> What to work on: Reproduce verbatim every line from the one containing "Given this scene, is" through the end of the items, both ends included, and omit the pictures.

· · · · · · ·

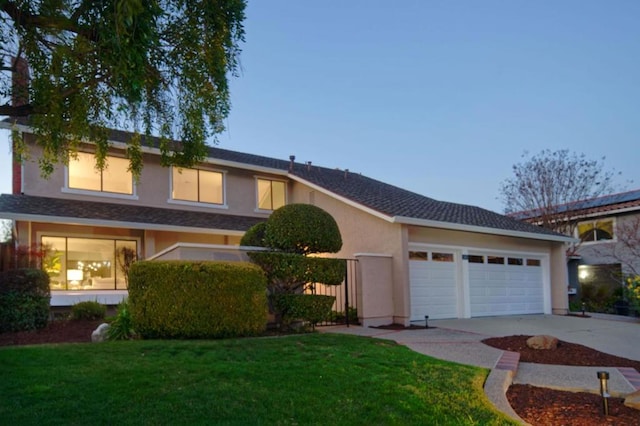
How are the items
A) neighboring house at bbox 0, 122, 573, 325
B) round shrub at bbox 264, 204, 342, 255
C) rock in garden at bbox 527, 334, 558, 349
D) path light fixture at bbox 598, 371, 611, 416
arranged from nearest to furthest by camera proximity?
path light fixture at bbox 598, 371, 611, 416 → rock in garden at bbox 527, 334, 558, 349 → round shrub at bbox 264, 204, 342, 255 → neighboring house at bbox 0, 122, 573, 325

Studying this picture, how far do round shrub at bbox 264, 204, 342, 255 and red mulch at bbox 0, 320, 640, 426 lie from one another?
419 centimetres

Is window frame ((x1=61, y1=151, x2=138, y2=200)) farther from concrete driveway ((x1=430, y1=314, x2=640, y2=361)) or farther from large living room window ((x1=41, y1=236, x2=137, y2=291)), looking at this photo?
concrete driveway ((x1=430, y1=314, x2=640, y2=361))

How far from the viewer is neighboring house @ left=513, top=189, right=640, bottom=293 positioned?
22.8 m

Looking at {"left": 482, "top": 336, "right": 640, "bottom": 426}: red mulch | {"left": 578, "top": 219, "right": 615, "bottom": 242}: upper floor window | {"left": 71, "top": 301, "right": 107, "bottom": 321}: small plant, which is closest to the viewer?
{"left": 482, "top": 336, "right": 640, "bottom": 426}: red mulch

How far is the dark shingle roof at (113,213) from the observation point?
13617 mm

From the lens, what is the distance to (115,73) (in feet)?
20.4

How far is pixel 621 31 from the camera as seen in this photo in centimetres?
1584

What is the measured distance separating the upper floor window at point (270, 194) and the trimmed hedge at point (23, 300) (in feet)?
31.4

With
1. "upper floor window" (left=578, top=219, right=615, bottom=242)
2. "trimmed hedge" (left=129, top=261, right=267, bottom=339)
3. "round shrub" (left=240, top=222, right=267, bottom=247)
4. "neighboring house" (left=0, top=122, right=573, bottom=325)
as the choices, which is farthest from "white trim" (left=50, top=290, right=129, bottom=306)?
"upper floor window" (left=578, top=219, right=615, bottom=242)

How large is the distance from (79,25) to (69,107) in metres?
1.56

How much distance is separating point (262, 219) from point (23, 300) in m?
9.73

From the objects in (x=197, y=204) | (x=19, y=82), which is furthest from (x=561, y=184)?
(x=19, y=82)

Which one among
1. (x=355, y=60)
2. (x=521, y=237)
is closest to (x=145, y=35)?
(x=355, y=60)

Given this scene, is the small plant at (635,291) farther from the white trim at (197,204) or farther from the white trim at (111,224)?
the white trim at (197,204)
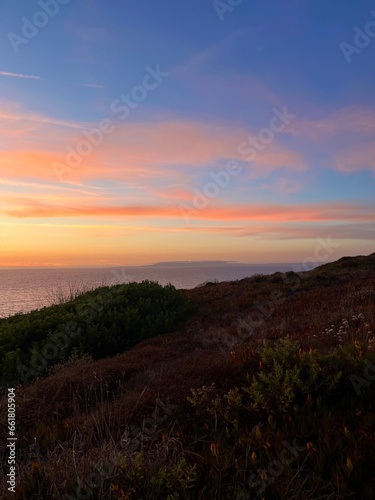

· · · · · · ·

> Reply to the task:
Given this scene, is the small plant at (635,291) farther from the white trim at (197,204) or farther from the white trim at (111,224)?
the white trim at (197,204)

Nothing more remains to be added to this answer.